Excuse moi de ne pas t’avoir écrit plutôt mais le
directeur nous a flanqué trois jours sans pitance pour avoir
essayé de faire parvenir des lettres à mon cousin. Je
viens de m’adresser aux grands parents. Pour la prochaine
récolte de pommes de terre, j’espère pouvoir les aider.
Mon camarade me dit qu’il reçu ta lettre cet après-midi.

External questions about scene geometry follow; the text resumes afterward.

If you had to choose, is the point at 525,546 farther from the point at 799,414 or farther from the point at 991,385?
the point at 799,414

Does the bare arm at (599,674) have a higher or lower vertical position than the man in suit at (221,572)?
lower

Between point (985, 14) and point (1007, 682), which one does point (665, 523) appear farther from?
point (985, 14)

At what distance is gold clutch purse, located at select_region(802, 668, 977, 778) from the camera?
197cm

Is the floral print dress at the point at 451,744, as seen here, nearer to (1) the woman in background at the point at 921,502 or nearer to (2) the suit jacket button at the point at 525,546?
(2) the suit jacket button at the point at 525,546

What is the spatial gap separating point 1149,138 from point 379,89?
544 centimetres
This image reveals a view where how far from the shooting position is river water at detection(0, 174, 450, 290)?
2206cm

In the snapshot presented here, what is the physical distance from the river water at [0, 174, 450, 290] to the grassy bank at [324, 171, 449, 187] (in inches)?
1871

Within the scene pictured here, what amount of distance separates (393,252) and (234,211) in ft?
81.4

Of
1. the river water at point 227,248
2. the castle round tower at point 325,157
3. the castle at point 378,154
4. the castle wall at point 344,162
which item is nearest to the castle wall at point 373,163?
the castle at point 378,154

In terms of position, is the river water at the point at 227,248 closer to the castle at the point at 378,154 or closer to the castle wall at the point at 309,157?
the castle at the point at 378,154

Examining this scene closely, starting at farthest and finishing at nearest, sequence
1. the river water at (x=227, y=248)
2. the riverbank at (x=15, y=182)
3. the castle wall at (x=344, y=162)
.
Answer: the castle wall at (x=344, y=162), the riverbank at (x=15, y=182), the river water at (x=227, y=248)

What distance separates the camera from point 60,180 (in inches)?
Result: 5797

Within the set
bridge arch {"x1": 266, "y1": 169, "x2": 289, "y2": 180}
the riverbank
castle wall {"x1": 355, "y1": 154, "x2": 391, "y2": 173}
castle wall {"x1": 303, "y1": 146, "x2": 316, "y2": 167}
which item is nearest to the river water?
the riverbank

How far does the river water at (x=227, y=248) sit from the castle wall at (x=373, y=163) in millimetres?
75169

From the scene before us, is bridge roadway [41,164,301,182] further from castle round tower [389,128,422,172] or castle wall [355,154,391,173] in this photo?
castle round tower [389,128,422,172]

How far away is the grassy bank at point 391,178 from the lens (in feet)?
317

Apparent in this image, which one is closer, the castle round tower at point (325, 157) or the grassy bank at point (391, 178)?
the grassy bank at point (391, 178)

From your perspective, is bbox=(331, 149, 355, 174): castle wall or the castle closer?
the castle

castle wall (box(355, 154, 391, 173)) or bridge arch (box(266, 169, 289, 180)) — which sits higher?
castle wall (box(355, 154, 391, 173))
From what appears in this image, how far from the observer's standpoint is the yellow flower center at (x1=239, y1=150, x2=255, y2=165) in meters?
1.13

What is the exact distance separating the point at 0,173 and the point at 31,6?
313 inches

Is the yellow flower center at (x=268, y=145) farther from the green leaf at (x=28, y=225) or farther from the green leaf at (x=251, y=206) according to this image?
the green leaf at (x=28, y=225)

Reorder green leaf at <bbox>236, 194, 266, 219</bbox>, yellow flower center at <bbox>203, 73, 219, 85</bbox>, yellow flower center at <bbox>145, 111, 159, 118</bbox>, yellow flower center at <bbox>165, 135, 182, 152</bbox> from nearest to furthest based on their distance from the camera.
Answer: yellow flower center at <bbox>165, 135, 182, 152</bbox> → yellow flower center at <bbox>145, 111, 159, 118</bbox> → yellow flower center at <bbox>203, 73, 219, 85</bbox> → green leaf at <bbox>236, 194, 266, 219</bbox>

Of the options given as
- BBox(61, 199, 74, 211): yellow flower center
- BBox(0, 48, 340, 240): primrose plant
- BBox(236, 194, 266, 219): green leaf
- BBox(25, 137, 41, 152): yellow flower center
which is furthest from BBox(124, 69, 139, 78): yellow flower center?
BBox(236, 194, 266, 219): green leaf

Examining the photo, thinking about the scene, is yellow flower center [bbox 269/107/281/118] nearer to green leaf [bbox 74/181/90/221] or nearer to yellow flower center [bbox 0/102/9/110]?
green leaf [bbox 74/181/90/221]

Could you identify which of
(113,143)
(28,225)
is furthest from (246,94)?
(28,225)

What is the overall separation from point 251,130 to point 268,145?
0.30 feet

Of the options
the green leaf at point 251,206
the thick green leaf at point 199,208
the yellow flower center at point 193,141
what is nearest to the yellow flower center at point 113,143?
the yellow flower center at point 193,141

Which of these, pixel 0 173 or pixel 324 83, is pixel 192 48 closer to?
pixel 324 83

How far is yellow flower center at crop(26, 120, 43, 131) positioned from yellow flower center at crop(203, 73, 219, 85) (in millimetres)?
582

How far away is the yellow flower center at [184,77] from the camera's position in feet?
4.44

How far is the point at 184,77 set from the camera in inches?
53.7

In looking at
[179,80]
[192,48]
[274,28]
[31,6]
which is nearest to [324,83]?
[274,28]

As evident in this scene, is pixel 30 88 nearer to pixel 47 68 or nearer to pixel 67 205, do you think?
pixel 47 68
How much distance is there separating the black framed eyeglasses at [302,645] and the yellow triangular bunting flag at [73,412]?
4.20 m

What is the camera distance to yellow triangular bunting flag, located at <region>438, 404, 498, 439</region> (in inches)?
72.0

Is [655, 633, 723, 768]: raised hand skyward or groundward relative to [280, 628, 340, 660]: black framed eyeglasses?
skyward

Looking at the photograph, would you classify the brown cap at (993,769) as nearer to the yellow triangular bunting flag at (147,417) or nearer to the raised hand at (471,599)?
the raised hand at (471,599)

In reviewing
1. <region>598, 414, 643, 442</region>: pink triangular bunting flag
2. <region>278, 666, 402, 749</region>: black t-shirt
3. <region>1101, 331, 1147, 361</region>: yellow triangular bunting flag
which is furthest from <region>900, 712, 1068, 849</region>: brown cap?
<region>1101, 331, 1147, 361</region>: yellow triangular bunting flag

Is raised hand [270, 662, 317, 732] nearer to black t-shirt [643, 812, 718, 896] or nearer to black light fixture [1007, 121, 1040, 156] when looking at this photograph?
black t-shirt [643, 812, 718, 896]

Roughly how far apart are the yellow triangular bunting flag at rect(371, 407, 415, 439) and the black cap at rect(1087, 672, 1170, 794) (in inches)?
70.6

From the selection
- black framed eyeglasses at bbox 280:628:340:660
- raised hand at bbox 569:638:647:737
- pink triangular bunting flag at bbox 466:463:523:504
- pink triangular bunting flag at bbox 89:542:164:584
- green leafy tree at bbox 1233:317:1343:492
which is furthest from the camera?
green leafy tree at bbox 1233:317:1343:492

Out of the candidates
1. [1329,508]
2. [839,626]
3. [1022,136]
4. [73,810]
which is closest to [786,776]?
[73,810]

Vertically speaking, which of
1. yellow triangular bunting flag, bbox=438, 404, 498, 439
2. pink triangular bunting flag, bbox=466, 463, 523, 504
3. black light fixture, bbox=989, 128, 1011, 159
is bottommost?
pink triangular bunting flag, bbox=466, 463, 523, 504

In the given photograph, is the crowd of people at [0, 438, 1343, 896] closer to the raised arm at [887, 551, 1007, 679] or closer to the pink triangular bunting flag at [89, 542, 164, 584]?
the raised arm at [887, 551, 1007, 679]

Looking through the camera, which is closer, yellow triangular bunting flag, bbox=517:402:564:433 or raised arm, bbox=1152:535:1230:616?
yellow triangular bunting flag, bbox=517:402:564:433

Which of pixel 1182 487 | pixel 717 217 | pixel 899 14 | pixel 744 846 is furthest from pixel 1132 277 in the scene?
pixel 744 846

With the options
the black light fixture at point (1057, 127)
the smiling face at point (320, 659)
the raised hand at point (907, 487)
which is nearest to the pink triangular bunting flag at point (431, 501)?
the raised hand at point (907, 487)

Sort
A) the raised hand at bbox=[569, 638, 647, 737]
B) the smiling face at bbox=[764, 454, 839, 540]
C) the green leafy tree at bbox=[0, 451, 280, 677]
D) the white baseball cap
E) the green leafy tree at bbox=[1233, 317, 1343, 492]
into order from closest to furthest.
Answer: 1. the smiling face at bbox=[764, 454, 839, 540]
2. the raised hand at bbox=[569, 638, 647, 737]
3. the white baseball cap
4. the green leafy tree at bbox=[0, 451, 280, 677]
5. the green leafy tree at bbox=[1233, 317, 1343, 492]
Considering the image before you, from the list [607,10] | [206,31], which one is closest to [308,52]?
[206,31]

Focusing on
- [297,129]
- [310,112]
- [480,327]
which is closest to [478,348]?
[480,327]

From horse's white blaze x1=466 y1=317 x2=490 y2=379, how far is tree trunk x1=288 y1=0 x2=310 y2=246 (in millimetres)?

Il me charge de t’adresser ses amitiés ; Tu es certainement
au courant des évènements qui se déroulent
à l’Est, magnifiques. Mon dieu, le soleil brille sur les toits
et parmi ces rayons, Dieu a bien voulu nous en accorder quelques uns.
La
mère est malade et la petite a des boutons. Je ne crois pas
qu’elle soit mal soignée. L’air du pays catalan ou d’Italie lui
ferait du bien Nous fumons comme des pompiers grâce au tabac de
ton père. J’admire cette attitude
« patriote ».Il parait que les patriotes en font
des leurs dans tous les coins de France. Je suis avec de bons camarades
comme dans l’autre cellule. Ceux qui sont ici, quelque soit leur
religion, sont ici pour quelque chose.
Je
t’envoie de forts baisers
Jaime.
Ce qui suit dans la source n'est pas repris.